Intro
Violin plots allow us to look at the distribution of our data. But I know what you’re thinking, “Can’t I just use a density plot to do the same thing?”. While it’s true you can use the density plot to show the same information, violin plots are better if you have multiple groups or conditions you need to plot in the same chart.
Let me show you why:
Density Plot
The example data I will use here comes from a manuscript that I am currently preparing for publication. Here I have two conditions that I’m plotting: 1. Categorization accuracy for old items, 2. Categorization accuracy for new items.

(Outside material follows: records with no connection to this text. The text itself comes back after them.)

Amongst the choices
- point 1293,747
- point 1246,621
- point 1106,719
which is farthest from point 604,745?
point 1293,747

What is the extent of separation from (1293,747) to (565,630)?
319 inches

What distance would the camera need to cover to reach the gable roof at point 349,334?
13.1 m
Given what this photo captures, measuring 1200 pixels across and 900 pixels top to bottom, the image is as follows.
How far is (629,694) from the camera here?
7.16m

pal = wes_palette("Darjeeling1", 2, type = "discrete") # Wes Anderson Palette's are fun! Check them out!
## Build density plot
cat_density1 <- ggplot(cat_plot_data, aes(x = accuracy, fill = condition)) +
geom_density() +
scale_fill_manual(labels = cat_labels, values = pal) +
labs(title = "Categorization",
x = "Accuracy",
y = "Density") +
theme(legend.position = "bottom",
legend.title = element_blank(),
legend.justification = "center",
plot.title = element_text(hjust = .5))
cat_density1
You can see that when we use a density plot, we get a nice look at the distribution of the two groups. However, they are overlapping. This may not be a big deal when we only have two conditions/groups we are comparing. But imagine how much more difficult this would be to visualize our data if we had 3 or more groups.
One thing we could do is use the facet_wrap function to split our distributions into separate but side-by-side charts.
cat_density2 <- ggplot(cat_plot_data, aes(x = accuracy, fill = condition)) +
geom_density() +
scale_fill_manual(labels = cat_labels, values = pal) +
labs(title = "Categorization",
x = "Accuracy",
y = "Density") +
theme(legend.position = "bottom",
legend.title = element_blank(),
legend.justification = "center",
plot.title = element_text(hjust = .5)) +
facet_wrap(~condition, ncol = 1) +
theme(strip.background = element_blank(), #Remove the condition labels since we have a legend
strip.text.x = element_blank())
cat_density2
This looks pretty nice! But, violin plots allow us to look at the same information but with all groups included in the same chart. No duplicate y-axis!
Violin Plots
We can plot the same data on a single graph like so:
cat_v_basic <- ggplot(cat_plot_data, aes(x = condition, y = accuracy, fill=condition)) +
geom_violin(trim = FALSE) +
scale_fill_manual(values = pal) +
ylab("Categorization Accuracy (% Correct)") +
theme(legend.position = "none",
axis.title.x = element_blank(),
axis.title.y = element_text(size = 15),
text = element_text(family = "Arial",
size = 25)) +
scale_y_continuous(breaks = c(0,.25, .5, .75, 1)) +
scale_x_discrete(labels= cat_labels)
cat_v_basic
Adding dots for individual differences
I can also superimpose individual dots for each subject to help visualize individual differences in the data.
cat_l_basic <- ggplot(cat_plot_data, aes(x = condition, y = accuracy, fill=condition)) +
geom_violin(trim = FALSE) +
geom_dotplot(binaxis = 'y', stackdir = 'center', dotsize = .75, fill = "black") + #added dots
scale_fill_manual(values = pal) +
ylab("Categorization Accuracy (% Correct)") +
theme(legend.position = "none",
axis.title.x = element_blank(),
axis.title.y = element_text(size = 15),
text = element_text(family = "Arial",
size = 25)) +
scale_y_continuous(breaks = c(0,.25, .5, .75, 1)) +
scale_x_discrete(labels= cat_labels)
cat_l_basic
Adding mean and reference line
Want to know the average accuracy? I can also add a marker to denote the mean for each group and a reference line to show where chance performance lies (33% for three categories). I’ll also space the dots further apart from one another so they’re no longer touching.
pal = wes_palette("Darjeeling1", 2, type = "discrete")
## Build plot
cat_v_fancy <- ggplot(cat_plot_data, aes(x = condition, y = accuracy, fill=condition)) +
geom_violin(trim = FALSE, scale = "count") +
geom_dotplot(binaxis = 'y', stackdir = 'center', dotsize = .75,stackratio = 1.5, fill = "black") +
stat_summary(fun.y = mean, geom = "point", size = 3, shape = 23, fill = "Gold") + #adding mean marker
scale_fill_manual(values = pal) +
labs(title = "Categorization",
y = "Categorization Accuracy (% Correct)") +
theme(legend.position = "none",
plot.title = element_text(size = 20, hjust = .5),
axis.title.x = element_blank(),
axis.title.y = element_text(size = 15),
text = element_text(family = "Arial",
size = 25)) +
scale_y_continuous(breaks = c(0,.25, .5, .75, 1)) +
scale_x_discrete(labels= cat_labels) +
geom_hline(yintercept = .333, linetype = "dashed", color = "black") #added reference line
cat_v_fancy